Job: Rewrite the lines from the one containing "From this photo" through the one containing "12.6 meters", changing "metal fence" to "iron fence" and keeping everything else the same.

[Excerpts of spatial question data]
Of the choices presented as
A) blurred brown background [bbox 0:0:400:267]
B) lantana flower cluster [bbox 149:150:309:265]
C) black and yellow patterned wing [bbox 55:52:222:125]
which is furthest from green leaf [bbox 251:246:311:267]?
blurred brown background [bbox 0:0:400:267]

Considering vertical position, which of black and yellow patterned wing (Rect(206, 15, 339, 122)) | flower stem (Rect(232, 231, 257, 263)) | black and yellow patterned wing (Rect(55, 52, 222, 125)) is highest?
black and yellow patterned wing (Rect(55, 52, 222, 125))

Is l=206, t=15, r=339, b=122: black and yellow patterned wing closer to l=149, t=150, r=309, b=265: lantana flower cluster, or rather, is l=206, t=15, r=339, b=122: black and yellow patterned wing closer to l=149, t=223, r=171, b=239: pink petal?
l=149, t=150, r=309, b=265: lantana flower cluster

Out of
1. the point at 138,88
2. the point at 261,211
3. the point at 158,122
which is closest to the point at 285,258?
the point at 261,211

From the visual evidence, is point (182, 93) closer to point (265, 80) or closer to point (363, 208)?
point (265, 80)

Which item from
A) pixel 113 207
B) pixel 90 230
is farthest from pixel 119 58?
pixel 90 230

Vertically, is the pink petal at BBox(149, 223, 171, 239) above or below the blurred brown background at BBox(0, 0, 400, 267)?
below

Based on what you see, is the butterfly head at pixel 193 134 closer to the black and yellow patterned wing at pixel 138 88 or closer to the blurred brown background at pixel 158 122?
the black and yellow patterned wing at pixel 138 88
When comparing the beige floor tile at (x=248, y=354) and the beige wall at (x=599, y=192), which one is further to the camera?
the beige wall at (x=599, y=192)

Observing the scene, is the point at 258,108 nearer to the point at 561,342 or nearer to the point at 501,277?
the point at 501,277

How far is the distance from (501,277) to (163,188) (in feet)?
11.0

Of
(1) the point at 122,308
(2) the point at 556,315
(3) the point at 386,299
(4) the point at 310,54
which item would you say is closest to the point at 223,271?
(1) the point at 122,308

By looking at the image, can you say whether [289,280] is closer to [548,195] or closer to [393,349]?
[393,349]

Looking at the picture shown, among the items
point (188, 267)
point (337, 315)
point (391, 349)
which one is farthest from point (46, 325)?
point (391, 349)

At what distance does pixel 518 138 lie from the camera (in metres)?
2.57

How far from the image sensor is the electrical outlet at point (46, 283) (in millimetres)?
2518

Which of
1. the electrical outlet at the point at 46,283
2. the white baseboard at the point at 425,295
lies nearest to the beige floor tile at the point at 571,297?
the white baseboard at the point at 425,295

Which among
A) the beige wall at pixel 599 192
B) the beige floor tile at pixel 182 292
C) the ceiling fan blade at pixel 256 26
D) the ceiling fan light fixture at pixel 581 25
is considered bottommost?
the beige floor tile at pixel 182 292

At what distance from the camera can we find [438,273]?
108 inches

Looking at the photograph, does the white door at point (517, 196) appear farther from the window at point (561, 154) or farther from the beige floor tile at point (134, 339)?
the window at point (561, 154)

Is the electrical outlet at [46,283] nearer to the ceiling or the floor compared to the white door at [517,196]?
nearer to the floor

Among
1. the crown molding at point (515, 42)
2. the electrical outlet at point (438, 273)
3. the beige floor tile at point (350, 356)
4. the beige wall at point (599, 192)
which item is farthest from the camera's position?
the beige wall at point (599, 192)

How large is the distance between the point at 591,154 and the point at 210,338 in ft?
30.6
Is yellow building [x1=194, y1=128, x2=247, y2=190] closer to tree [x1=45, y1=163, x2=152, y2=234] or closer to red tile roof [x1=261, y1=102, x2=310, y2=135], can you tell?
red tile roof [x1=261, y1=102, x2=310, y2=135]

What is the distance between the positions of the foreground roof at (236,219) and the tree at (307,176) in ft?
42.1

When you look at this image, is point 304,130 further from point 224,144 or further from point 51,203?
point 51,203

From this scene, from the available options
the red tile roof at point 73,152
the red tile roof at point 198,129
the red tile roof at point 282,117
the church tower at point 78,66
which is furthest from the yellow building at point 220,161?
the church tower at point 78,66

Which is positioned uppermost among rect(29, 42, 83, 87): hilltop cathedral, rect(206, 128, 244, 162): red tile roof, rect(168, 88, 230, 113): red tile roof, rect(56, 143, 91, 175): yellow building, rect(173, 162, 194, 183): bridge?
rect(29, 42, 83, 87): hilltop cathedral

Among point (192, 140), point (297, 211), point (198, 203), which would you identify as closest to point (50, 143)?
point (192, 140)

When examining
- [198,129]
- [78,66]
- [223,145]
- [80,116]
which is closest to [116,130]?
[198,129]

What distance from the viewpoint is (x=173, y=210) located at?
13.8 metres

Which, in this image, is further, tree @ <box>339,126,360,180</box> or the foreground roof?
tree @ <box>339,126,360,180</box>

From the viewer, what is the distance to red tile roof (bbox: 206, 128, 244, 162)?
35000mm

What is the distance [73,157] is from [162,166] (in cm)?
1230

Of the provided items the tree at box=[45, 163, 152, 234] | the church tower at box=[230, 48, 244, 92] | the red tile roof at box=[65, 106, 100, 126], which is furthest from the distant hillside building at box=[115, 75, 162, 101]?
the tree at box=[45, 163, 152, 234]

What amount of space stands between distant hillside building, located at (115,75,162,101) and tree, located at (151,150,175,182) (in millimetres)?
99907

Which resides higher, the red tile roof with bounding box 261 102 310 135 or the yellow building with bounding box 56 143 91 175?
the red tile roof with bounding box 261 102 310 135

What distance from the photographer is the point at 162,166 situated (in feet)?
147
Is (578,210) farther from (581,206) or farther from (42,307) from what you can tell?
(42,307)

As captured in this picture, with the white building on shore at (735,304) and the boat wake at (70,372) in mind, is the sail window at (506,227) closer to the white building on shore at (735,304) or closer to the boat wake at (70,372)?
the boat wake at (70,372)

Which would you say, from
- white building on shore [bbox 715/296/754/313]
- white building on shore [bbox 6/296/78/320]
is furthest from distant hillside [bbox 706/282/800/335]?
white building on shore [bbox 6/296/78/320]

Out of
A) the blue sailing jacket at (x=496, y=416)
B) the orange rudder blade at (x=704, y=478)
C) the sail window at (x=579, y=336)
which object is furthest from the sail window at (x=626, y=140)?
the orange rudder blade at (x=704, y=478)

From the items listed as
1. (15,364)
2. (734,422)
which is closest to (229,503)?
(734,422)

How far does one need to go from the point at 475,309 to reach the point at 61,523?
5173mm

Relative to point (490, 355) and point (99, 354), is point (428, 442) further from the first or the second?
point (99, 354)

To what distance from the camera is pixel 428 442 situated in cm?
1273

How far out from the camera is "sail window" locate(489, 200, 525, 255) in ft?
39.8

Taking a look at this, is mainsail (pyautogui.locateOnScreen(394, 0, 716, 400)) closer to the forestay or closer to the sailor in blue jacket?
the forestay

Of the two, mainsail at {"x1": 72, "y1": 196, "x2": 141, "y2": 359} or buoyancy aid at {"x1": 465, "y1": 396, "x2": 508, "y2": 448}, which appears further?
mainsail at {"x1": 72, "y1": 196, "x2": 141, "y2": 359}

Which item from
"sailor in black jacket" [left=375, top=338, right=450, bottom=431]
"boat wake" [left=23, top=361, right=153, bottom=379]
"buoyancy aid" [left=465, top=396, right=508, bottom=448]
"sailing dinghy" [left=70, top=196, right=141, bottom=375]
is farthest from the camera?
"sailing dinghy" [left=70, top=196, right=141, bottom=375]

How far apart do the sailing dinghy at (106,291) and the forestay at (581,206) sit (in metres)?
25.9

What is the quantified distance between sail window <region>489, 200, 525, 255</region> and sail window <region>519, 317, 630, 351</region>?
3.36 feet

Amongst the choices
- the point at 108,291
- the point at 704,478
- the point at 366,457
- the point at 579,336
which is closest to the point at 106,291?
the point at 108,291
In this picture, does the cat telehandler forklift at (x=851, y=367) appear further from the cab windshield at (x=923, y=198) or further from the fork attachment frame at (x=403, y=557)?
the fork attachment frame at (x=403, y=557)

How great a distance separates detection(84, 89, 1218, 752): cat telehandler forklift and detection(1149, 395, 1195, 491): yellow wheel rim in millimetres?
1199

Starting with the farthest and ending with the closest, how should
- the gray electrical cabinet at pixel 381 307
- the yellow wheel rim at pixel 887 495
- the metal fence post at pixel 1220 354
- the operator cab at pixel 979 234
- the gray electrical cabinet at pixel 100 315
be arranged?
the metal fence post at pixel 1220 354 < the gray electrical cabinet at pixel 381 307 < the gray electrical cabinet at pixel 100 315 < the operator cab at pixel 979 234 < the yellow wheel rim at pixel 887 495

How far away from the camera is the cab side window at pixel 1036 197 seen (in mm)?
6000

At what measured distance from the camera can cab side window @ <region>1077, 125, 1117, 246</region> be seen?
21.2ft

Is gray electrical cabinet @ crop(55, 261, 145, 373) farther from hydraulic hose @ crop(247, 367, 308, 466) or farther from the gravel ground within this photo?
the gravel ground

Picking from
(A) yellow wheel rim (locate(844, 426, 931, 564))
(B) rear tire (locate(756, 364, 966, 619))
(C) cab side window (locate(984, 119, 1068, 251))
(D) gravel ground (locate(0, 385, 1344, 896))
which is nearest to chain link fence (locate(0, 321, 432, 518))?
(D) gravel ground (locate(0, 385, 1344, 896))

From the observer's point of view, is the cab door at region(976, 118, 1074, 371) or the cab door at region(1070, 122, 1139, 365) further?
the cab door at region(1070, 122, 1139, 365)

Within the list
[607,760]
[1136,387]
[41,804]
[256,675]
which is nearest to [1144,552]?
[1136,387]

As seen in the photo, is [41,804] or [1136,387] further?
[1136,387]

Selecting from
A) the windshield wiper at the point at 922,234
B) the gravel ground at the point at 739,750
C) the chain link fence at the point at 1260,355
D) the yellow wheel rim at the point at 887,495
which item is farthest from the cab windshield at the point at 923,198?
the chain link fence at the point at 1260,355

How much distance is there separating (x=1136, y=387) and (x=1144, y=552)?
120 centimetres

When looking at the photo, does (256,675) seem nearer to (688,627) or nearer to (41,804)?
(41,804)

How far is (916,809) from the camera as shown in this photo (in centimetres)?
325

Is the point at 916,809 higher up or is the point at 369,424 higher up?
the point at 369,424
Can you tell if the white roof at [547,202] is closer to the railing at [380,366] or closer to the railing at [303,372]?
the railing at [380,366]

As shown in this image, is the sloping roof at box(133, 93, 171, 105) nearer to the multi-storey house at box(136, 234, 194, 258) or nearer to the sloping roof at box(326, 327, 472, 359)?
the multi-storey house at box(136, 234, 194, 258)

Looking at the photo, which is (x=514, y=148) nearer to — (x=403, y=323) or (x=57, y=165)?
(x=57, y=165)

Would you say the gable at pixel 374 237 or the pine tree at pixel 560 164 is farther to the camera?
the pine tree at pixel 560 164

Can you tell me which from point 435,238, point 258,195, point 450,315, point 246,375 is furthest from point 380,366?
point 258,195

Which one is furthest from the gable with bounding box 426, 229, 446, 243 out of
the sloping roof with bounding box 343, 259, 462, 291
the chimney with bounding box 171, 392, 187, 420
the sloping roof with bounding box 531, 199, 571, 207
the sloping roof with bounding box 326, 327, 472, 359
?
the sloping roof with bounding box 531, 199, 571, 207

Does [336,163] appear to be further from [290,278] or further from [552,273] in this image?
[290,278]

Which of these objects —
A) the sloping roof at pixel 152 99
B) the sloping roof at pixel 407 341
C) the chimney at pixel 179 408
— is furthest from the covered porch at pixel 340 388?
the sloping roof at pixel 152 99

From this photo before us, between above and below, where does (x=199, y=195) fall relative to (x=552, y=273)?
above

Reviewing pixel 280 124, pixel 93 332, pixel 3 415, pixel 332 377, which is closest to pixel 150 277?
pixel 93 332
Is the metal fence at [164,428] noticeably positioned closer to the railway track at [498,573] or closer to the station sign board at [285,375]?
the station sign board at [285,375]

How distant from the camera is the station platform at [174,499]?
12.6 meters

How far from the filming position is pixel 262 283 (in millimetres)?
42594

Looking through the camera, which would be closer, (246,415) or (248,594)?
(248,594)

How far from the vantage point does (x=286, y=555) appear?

Solution for this exercise:
From this photo before us, between above and below, where does (x=199, y=195) fall relative to (x=552, y=273)?
above

Reviewing pixel 280 124, pixel 93 332, pixel 3 415, pixel 332 377, which is closest to pixel 150 277?
pixel 93 332
Is the iron fence at [164,428] noticeably positioned closer to the railway track at [498,573] or closer to the station sign board at [285,375]?
the station sign board at [285,375]

How distant from the camera is the station platform at [174,499]?
12.6 meters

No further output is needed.